### PROVIDED MATERIAL:
· · ·

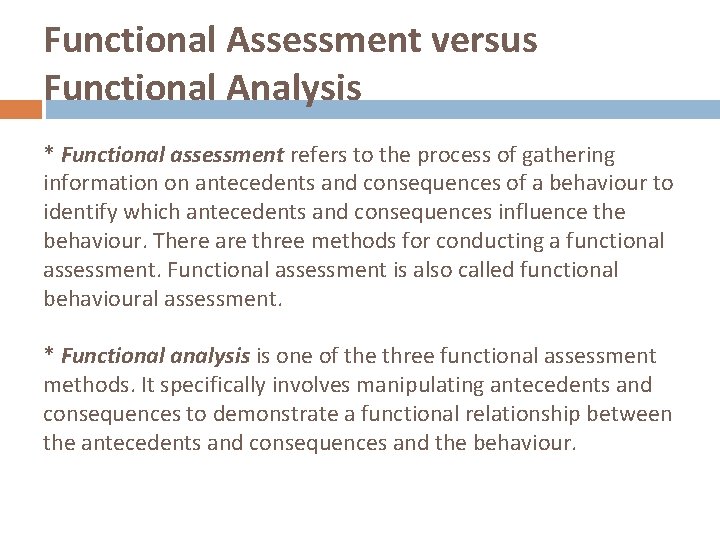 Functional Assessment versus Functional Analysis

* Functional assessment refers to the process of gathering information on antecedents and consequences of a behaviour to identify which antecedents and consequences influence the behaviour. There are three methods for conducting a functional assessment. Functional assessment is also called functional behavioural assessment.

* Functional analysis is one of the three functional assessment methods. It specifically involves manipulating antecedents and consequences to demonstrate a functional relationship between the antecedents and consequences and the behaviour.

· · ·

### WHAT TO WORK ON:
Output the data above exactly. Drop every picture.

### RESPONSE BELOW:
 Functional Assessment versus Functional Analysis

* Functional assessment refers to the process of gathering information on antecedents and consequences of a behaviour to identify which antecedents and consequences influence the behaviour. There are three methods for conducting a functional assessment. Functional assessment is also called functional behavioural assessment.

* Functional analysis is one of the three functional assessment methods. It specifically involves manipulating antecedents and consequences to demonstrate a functional relationship between the antecedents and consequences and the behaviour.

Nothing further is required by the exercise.